Text segment
-------

Domain Metrics
Evaluate agent output using a composite of domain-specific metrics tailored to the task type. Rather than a single score, this pattern measures quality across multiple orthogonal dimensions — faithfulness, relevance, groundedness, coherence — giving you a quality profile, not just a number.
RAGAS for RAG evaluation is the canonical example.
Structure
Each metric evaluates a different quality dimension independently. The composite profile reveals where quality is strong and where it breaks down — a response can be highly relevant but poorly grounded.
How It Works
- Define dimensions — identify the quality axes that matter for your domain
- Implement metrics — each dimension gets its own scoring function (LLM-based, programmatic, or hybrid)
- Score independently — run each metric on the output
- Compose profile — aggregate into a multi-dimensional quality profile
- Set thresholds — define minimum acceptable scores per dimension
Common metric sets:
- RAG: faithfulness, answer relevance, context precision, context recall (RAGAS)

-------

Recorded information

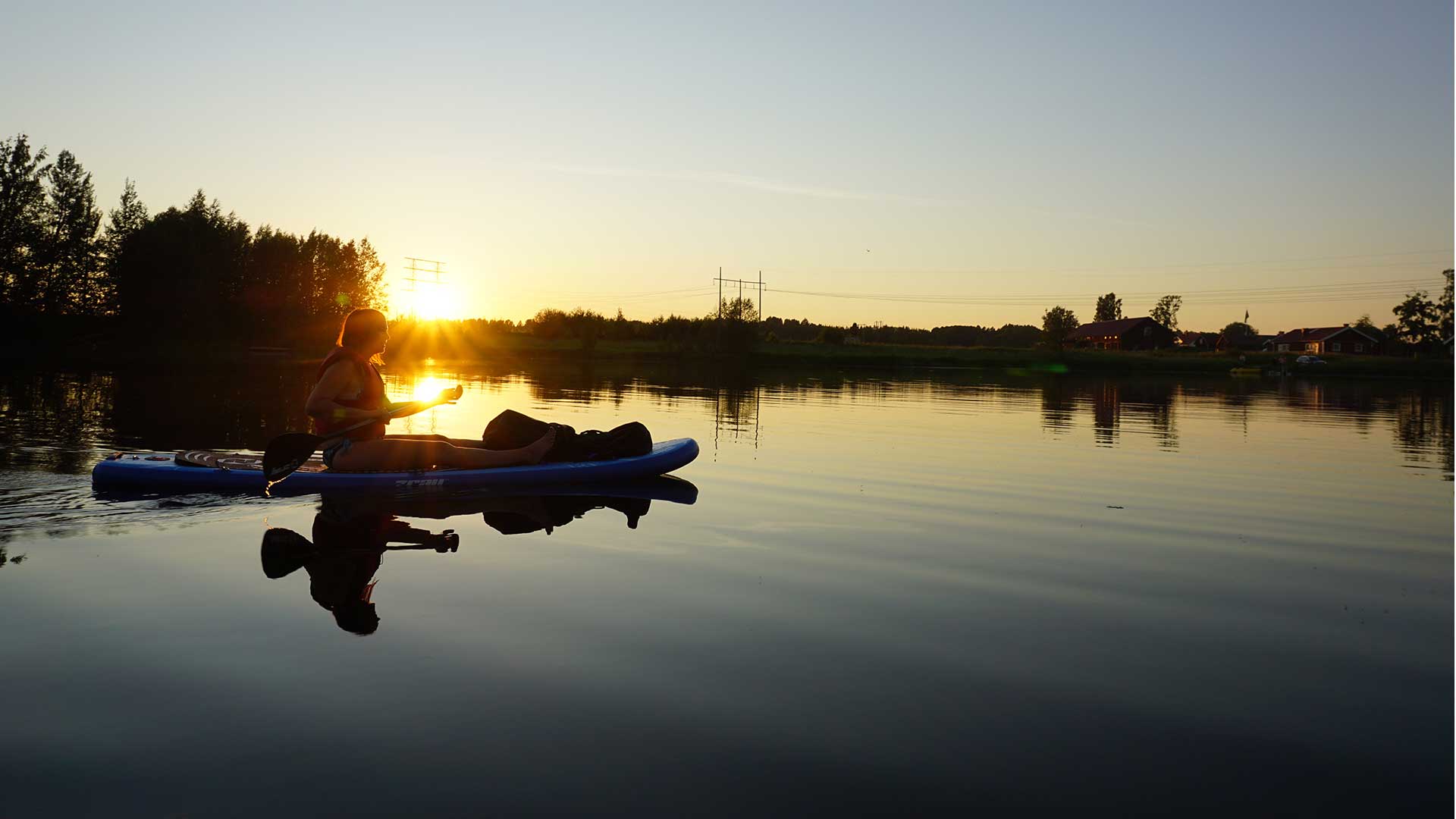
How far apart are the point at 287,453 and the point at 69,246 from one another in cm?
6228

-------

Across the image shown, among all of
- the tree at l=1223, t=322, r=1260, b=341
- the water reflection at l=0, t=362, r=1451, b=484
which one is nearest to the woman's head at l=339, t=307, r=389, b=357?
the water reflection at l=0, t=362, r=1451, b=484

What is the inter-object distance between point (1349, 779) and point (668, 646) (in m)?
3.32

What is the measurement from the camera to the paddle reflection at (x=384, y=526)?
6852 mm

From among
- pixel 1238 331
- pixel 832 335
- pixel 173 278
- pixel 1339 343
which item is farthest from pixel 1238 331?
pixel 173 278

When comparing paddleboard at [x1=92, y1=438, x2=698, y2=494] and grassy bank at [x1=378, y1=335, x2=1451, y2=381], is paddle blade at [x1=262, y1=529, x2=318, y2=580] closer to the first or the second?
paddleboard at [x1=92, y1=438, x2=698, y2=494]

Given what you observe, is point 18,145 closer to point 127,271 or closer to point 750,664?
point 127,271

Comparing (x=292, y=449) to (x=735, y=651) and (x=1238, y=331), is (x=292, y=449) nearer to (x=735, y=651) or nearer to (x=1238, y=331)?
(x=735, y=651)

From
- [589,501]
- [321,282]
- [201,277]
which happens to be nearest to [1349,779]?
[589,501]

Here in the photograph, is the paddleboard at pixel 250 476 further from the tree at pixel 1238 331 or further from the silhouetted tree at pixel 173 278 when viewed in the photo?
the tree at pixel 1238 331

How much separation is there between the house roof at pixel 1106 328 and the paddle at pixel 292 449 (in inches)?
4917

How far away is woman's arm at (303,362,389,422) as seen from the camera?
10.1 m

-------

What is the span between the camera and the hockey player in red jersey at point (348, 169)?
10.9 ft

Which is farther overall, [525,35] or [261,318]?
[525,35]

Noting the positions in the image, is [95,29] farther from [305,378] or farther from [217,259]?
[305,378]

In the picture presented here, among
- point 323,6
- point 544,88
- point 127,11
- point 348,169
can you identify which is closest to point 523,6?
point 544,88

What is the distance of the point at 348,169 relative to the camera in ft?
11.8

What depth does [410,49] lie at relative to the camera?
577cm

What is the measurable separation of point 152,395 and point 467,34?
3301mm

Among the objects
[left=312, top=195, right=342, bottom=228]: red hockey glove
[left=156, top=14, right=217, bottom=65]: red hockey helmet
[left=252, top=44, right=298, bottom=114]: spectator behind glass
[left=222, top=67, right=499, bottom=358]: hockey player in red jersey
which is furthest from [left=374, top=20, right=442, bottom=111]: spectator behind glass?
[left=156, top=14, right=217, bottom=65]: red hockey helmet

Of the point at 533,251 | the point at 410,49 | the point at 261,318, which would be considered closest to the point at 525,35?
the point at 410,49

-------

What the task asks
Resume the domain metrics text at the point where it stops and continue it.

Your response
- Summarization: coherence, consistency, fluency, relevance
- Code generation: correctness, efficiency, readability, test coverage
- Agents: task completion rate, tool use efficiency, step count, cost
Key Characteristics
- Multi-dimensional — reveals where quality breaks down, not just "good or bad"
- Domain-specific — metrics must be designed for each task type
- Actionable — low faithfulness suggests retrieval issues; low relevance suggests query issues
- Setup cost — designing and validating metric sets requires domain expertise
- Composability — metrics can be mixed and matched across use cases
When to Use
- You need to understand why output quality is low, not just that it's low
- Building RAG systems where faithfulness and groundedness matter independently
- Single-number scoring hides important quality distinctions
- You want to set per-dimension quality thresholds (block unfaithful but allow imperfect fluency)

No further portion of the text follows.